THINGS TO DO IN BELFAST


Waring Street Belfast

Waring Street, once known as Broad Street, took its present name in the 17th century from Thomas Waring, a prominent local tanner-merchant.

By the early 1800s, its proximity to Old Sailortown and the docks had turned it into a lively run of shops, taverns, emigrant agents and offices.

It later became the headquarters of Ulster Bank, which commissioned one of Belfast’s grandest buildings, a two-storey Italianate sandstone façade with paired windows and intricate sculpture.

The site was acquired in 1836, but the decision to build came in 1857, after directors Robert Grimshaw and James Heron visited Glasgow and Edinburgh to study the finest bank architecture. Their brief was clear, substantial, prosperous & ozzing with classic eleganance.

The building still stands today, and is of course the Grand - Merchant Hotel, which would not look out of place in ancient rome.




Waring Street’s history isn’t only shaped by industry and immigration, but also by the impact of the Second World War.

In the Belfast Blitz of April and May 1941, German bombers struck the city’s shipyards and factories.

Waring Street, sitting so close to the target zone, was badly hit. On the night of 4–5 May—later called the “Fire Raid”, incendiary bombs tore through the area. The Queen Anne Hotel, once a well-known landmark, was destroyed along with much of the surrounding street.




The site stood empty for years until the late 1950s, when plans were made to give it new purpose.

Between 1959 and 1962, the War Memorial Building was built, designed by J. Michael Bowley in a bold modernist style.
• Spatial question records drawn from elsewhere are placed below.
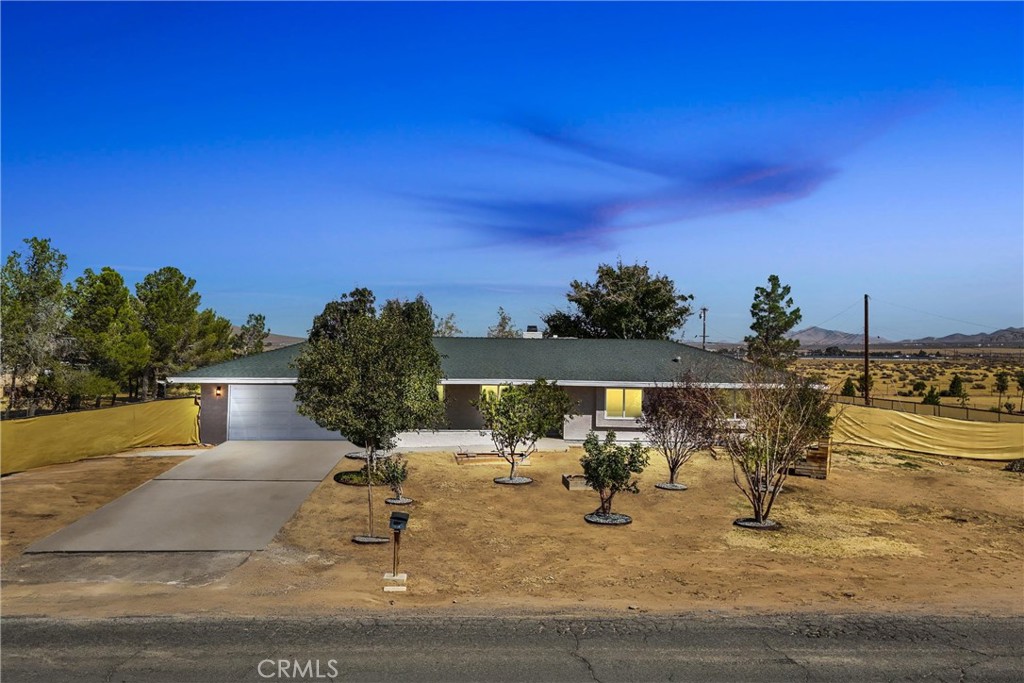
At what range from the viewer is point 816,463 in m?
25.1

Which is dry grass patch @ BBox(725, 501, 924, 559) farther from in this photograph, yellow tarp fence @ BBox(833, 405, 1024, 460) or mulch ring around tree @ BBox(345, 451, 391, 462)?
mulch ring around tree @ BBox(345, 451, 391, 462)

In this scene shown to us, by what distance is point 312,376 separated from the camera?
21062mm

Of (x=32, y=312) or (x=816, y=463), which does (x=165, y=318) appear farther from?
(x=816, y=463)

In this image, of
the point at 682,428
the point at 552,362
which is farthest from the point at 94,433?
the point at 682,428

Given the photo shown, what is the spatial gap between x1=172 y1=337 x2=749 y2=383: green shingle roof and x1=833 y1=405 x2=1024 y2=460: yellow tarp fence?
6275 mm

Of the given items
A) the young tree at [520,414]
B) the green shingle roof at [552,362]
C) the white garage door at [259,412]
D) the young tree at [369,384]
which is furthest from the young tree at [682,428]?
the white garage door at [259,412]

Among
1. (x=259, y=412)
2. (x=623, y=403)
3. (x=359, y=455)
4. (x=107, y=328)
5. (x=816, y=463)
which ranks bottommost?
(x=359, y=455)

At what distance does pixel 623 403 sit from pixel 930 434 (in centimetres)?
1360

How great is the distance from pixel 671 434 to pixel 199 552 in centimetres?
1495

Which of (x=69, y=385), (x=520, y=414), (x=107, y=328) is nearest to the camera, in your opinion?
(x=520, y=414)

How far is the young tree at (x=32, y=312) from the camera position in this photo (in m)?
30.3

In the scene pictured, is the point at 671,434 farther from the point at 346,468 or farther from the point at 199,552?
the point at 199,552

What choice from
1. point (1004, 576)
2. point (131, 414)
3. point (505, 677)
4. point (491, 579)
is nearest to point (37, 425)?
point (131, 414)

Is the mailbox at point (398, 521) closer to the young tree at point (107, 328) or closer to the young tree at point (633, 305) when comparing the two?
the young tree at point (107, 328)
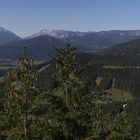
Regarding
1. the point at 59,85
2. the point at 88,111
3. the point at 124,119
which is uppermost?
the point at 59,85

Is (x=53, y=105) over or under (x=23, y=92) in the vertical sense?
under

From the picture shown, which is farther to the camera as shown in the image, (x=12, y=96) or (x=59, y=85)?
(x=59, y=85)

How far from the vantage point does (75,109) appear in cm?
3203

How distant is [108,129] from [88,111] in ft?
17.9

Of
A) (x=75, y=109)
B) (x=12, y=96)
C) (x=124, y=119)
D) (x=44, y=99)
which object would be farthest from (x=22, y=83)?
(x=124, y=119)

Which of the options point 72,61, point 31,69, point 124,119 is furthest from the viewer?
point 124,119

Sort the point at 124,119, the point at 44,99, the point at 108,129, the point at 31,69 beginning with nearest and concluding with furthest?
the point at 31,69
the point at 44,99
the point at 108,129
the point at 124,119

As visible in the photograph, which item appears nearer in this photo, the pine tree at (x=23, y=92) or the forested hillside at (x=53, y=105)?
the pine tree at (x=23, y=92)

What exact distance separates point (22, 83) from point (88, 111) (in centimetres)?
709

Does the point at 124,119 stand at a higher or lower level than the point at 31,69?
lower

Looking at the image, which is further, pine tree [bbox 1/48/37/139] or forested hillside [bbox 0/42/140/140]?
forested hillside [bbox 0/42/140/140]

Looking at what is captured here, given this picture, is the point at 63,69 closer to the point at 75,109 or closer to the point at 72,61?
the point at 72,61

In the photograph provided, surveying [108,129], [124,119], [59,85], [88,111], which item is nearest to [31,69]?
[59,85]

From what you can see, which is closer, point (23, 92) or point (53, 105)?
point (23, 92)
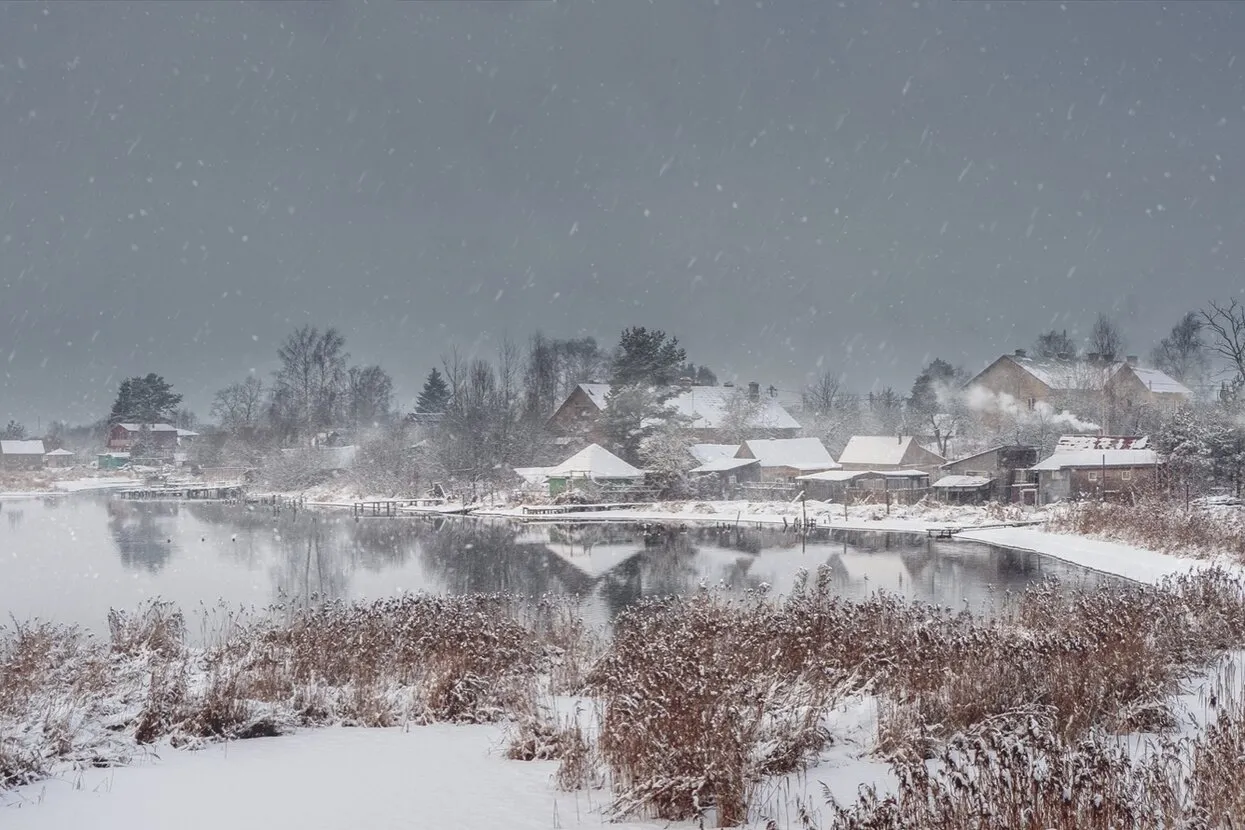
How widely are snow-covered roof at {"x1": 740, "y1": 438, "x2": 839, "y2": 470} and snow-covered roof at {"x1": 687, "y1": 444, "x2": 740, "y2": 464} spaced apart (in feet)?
4.10

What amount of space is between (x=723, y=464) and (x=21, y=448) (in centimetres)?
9510

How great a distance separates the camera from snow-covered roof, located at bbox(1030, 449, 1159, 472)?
48.0m

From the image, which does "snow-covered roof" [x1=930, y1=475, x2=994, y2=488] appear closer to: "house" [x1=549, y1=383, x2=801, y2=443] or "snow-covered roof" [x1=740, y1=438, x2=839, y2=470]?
"snow-covered roof" [x1=740, y1=438, x2=839, y2=470]

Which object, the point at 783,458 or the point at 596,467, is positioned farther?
the point at 783,458

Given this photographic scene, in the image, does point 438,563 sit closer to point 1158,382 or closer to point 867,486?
point 867,486

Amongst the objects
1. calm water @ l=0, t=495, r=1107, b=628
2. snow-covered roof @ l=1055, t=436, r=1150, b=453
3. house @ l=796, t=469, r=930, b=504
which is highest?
snow-covered roof @ l=1055, t=436, r=1150, b=453

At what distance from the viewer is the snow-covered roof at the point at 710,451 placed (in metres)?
65.1

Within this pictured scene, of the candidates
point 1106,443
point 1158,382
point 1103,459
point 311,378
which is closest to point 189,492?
point 311,378

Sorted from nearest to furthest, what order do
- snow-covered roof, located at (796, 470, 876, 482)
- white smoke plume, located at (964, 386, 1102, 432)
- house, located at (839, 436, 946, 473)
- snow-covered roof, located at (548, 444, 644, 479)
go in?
snow-covered roof, located at (796, 470, 876, 482) < snow-covered roof, located at (548, 444, 644, 479) < house, located at (839, 436, 946, 473) < white smoke plume, located at (964, 386, 1102, 432)

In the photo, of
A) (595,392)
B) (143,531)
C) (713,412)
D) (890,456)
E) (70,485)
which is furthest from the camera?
(70,485)

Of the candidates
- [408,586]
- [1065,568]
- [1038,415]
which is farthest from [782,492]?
[408,586]

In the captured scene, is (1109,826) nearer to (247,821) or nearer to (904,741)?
(904,741)

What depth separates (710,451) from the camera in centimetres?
6719

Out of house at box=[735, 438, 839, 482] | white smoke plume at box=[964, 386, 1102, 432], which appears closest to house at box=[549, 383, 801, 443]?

It served both as office space and as a memorial to those who had lost their lives in the war. The Northern Ireland War Memorial later moved to nearby Talbot Street in 2006.

Today, this listed building is undergoing a new transformation, soon to reopen as another Belfast hotel with a rooftop restaurant and bar in the heart of the Cathedral Quarter.




The alleyway beside the planned hotel site is known as Sugar House Lane Entry, which connects through to High Street.

The lane takes its name from a sugar refinery that operated here in the 1600s. It was later closed off during the Troubles, but the current hotel planning application proposes reopening it.

In earlier times, the lane was lined with public houses and became a well-known meeting spot for the United Irishmen.